Si alguna vez me quisiste, mátame. No me dejes en el
limbo de lo ignorado apestando mi propia memoria, ensalivando iracunda tu oído con mi nombre convertido en arcano,
arañando tu cuello con mi sombra porque ¿quién te dijo que la espalda es una
lápida? Mejor mátanos de una vez en una
hoguera para consumar la llaga, porque somos estúpidos y queremos morderle los
huesitos al tiempo para sentir que hoy también sabe a otro día. A mí, antes que odio, me da no sabes cuánta tristeza
el tener que recogerme los pedacitos de sangre con las manos, porque adentro
llevo una vida de cristal y para no cortarme el corazón me siento en la noche a
escribir el saldo negro de mis fracturas.
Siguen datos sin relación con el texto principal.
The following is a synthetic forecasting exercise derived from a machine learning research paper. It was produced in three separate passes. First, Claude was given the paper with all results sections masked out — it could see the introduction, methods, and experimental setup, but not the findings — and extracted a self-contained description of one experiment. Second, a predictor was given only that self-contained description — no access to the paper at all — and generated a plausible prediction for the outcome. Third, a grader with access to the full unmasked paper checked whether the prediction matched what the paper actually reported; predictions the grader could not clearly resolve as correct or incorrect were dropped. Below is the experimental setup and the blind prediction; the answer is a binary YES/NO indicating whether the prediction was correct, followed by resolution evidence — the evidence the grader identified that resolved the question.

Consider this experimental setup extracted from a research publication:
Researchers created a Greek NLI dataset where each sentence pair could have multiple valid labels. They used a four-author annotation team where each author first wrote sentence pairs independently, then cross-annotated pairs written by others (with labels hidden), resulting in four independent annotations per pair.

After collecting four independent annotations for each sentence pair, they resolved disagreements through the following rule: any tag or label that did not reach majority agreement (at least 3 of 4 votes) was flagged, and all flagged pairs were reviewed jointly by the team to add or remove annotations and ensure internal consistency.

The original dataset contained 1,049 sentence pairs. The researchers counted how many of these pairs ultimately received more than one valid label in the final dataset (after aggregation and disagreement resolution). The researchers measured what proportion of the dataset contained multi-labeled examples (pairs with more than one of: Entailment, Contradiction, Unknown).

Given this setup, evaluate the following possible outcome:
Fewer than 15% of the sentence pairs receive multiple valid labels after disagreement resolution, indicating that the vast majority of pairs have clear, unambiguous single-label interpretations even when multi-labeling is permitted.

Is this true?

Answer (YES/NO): YES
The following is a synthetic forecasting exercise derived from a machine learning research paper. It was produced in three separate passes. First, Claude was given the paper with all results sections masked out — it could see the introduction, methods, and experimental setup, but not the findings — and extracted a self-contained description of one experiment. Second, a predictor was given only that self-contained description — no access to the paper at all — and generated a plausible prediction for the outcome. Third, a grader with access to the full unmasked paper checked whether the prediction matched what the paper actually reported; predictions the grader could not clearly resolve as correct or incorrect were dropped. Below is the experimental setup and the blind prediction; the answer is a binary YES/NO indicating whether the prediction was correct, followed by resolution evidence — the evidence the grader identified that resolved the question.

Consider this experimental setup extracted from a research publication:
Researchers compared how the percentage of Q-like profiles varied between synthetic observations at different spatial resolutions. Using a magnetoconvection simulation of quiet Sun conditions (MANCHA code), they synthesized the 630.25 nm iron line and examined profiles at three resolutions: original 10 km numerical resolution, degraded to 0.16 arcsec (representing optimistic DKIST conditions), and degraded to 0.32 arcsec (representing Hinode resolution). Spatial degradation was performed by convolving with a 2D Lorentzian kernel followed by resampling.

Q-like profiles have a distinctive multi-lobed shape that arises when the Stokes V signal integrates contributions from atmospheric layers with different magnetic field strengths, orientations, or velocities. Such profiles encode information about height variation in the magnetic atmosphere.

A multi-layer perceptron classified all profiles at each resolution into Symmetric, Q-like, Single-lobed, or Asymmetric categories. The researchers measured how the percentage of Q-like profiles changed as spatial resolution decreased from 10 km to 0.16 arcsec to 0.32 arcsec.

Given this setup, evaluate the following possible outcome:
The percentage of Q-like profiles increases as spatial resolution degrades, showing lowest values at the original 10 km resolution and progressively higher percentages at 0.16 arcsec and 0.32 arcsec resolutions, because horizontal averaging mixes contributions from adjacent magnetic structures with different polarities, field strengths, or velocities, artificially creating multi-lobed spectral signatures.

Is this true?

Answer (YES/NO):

Mátame para hacerte homenaje y
brindar en los cuellos de las vírgenes que inmolaste en la arena de mi
cuerpo, ésas que llamas cicatrices. Entonces serás grande y la gente lamerá tu
sonrisa perenne con avidez porque en la vida nadie es tan feliz. Mátame para
llenarme los ojos de humedad caliente y dulce, para limpiarme la sal que fuiste juntando y sanar
las heridas del viento. Mátame para ser una palabra que de pronto pulse
en tu labio o en la punta de tu dedo. Mátame, hasta en un poema pendejo que
hable de ausencias, olvido y de todo lo que dicen que está hecho el amor. Si
me quisiste no me pidas que no me muera para seguir tocando tu pared con mi
alma enflaquecida o zumbando con mi voz de desierto. ¿Para qué? Deberías
matarme cuando limpies las colillas de los cigarros que has dejado en el
patio. Entonces, terrible prodigio, resucitaré
de las cenizas que quedaron en tus dientes cuando beses a la ninfa con aroma a laurel.